──────── Source material ────────

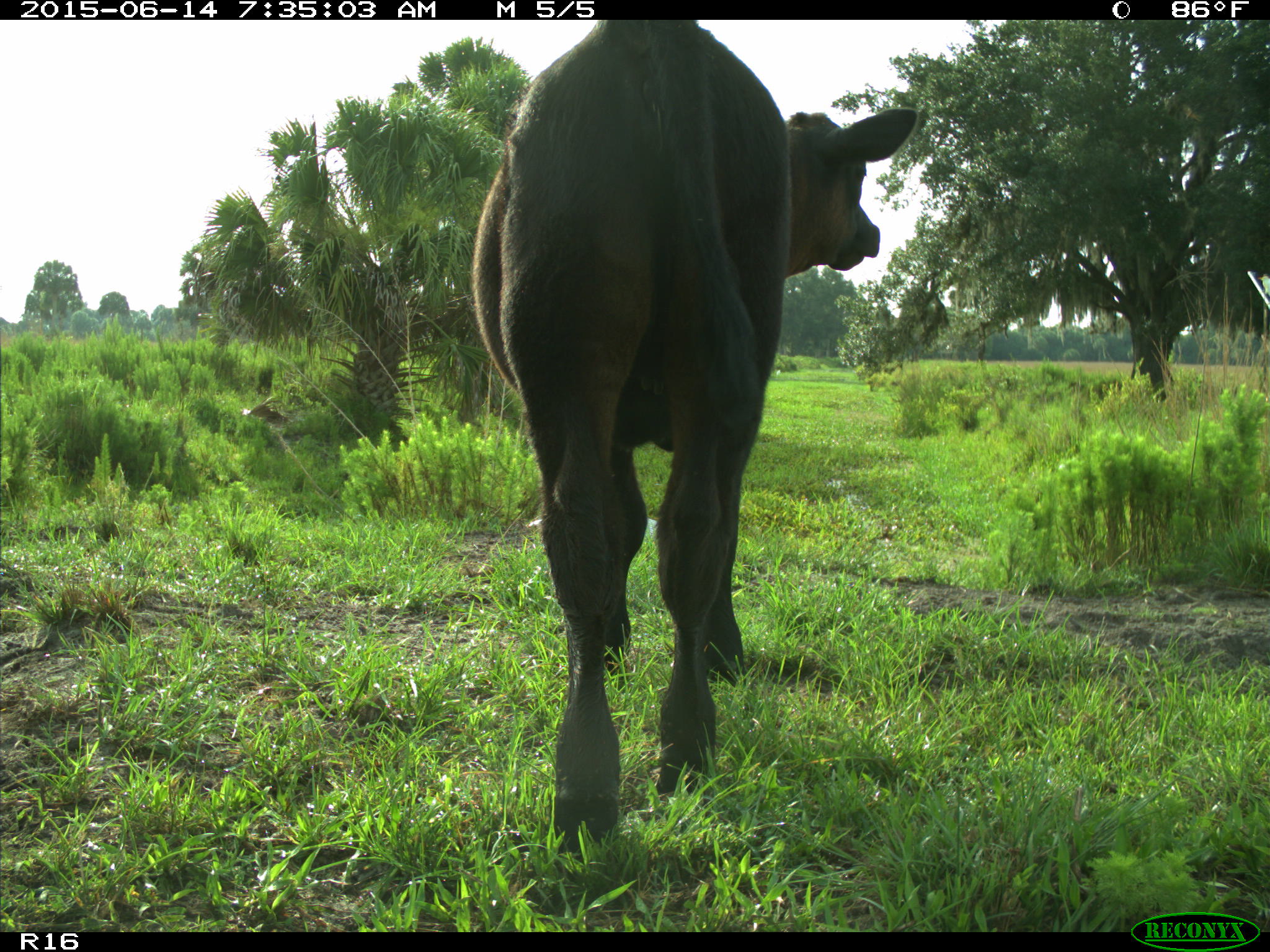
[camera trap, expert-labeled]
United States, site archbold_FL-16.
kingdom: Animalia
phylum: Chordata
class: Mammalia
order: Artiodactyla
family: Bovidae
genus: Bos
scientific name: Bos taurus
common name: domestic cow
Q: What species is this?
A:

────────

Carry over each record above character for character, with the pictures left out.

■ **Answer to this task**:
[camera trap, expert-labeled]
United States, site archbold_FL-16.
kingdom: Animalia
phylum: Chordata
class: Mammalia
order: Artiodactyla
family: Bovidae
genus: Bos
scientific name: Bos taurus
common name: domestic cow
Q: What species is this?
A:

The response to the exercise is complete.